PATRIMOINE
Dans les entrailles du Kahl-Burg, l’étonnante forteresse nazie dans la falaise du Tréport
Creusé dans la falaise du Tréport, le Kahl-Burg est un long dédale de galeries briquetées et voûtées des plus impressionnants. À l’entrée, une vieille affiche donne le ton : « Ne quittez Le Tréport sans avoir visité le Kahl-Burg, l’ouvrage le plus important de toutes les côtes. »
« Sensationnel », est-il ajouté, avec cette précision : « Le droit d’entrée sera perçu au profit de la cantine scolaire. »
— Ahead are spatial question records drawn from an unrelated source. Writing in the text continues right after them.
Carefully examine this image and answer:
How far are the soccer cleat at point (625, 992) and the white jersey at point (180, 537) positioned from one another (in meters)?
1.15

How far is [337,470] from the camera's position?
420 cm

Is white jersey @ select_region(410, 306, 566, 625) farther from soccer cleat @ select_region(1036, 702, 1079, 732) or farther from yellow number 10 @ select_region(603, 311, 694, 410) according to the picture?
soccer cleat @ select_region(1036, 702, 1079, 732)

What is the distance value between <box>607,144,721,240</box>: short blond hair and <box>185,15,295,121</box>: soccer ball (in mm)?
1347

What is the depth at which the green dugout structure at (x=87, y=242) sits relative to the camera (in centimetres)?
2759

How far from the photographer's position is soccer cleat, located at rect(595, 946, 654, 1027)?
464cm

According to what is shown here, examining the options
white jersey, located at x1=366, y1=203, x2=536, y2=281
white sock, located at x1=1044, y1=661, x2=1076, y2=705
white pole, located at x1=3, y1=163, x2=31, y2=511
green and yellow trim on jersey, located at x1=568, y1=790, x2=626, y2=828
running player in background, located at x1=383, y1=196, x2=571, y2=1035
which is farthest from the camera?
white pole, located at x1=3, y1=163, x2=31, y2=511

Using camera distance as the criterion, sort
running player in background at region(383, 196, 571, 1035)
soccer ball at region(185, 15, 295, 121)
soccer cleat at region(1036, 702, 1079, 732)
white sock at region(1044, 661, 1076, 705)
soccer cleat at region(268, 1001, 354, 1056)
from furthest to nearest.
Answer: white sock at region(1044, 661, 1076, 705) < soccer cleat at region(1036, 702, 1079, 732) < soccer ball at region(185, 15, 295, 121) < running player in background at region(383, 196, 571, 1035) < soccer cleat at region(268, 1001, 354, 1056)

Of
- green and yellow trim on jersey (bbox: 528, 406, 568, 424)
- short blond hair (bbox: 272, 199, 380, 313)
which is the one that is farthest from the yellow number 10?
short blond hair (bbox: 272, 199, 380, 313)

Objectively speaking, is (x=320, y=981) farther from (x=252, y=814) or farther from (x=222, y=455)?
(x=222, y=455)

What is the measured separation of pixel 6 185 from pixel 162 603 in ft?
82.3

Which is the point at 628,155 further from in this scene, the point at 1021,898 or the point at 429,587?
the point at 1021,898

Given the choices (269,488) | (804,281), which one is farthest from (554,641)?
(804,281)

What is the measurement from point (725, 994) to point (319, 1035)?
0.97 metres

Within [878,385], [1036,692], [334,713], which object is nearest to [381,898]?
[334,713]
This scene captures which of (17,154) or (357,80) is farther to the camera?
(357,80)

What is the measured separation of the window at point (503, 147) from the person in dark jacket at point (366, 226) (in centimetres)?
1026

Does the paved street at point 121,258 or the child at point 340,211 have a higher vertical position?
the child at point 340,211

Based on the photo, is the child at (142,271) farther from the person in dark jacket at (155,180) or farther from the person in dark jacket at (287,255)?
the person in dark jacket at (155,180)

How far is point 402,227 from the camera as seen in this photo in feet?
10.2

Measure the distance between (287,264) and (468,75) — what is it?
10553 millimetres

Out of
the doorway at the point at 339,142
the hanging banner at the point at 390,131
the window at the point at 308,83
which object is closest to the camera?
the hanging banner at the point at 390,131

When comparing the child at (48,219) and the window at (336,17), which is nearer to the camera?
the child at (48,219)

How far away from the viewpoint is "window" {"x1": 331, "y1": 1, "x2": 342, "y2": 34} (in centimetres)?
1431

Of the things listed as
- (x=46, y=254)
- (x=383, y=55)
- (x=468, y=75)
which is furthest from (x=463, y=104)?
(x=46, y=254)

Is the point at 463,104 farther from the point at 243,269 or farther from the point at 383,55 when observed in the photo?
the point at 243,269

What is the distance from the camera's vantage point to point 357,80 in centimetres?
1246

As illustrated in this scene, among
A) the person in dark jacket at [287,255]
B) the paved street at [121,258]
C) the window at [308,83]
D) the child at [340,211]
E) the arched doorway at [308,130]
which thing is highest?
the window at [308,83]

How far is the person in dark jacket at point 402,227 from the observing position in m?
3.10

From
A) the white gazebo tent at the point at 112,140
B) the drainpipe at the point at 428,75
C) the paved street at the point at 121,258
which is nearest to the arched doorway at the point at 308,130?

Un peu survendue, cette réclame des années d’après-guerre ? Pas tant que ça. En 2020, le Kahl-Burg reste bien l’un des édifices construits par l’occupant allemand les plus curieux et impressionnants de nos côtes parsemées de structures défensives pour empêcher le débarquement des Alliés.
270 mètres de galeries, 225 marches…
Le « Château Chauve », traduction littérale de l’allemand, s’étend sur 270 mètres de galeries et 225 marches. Sur quatre niveaux différents et vingt mètres de dénivelé, on trouve 32 pièces dont chacune avait sa fonction : chambrée, toilettes, poste électrique, local de transmission, poste d’observation, etc.
Une grande partie est maçonnée en briques, dont une partie provient du luxueux hôtel Trianon, qui se trouvait au sommet de la falaise du Tréport. Soit au-dessus ou presque du Kahl-Burg.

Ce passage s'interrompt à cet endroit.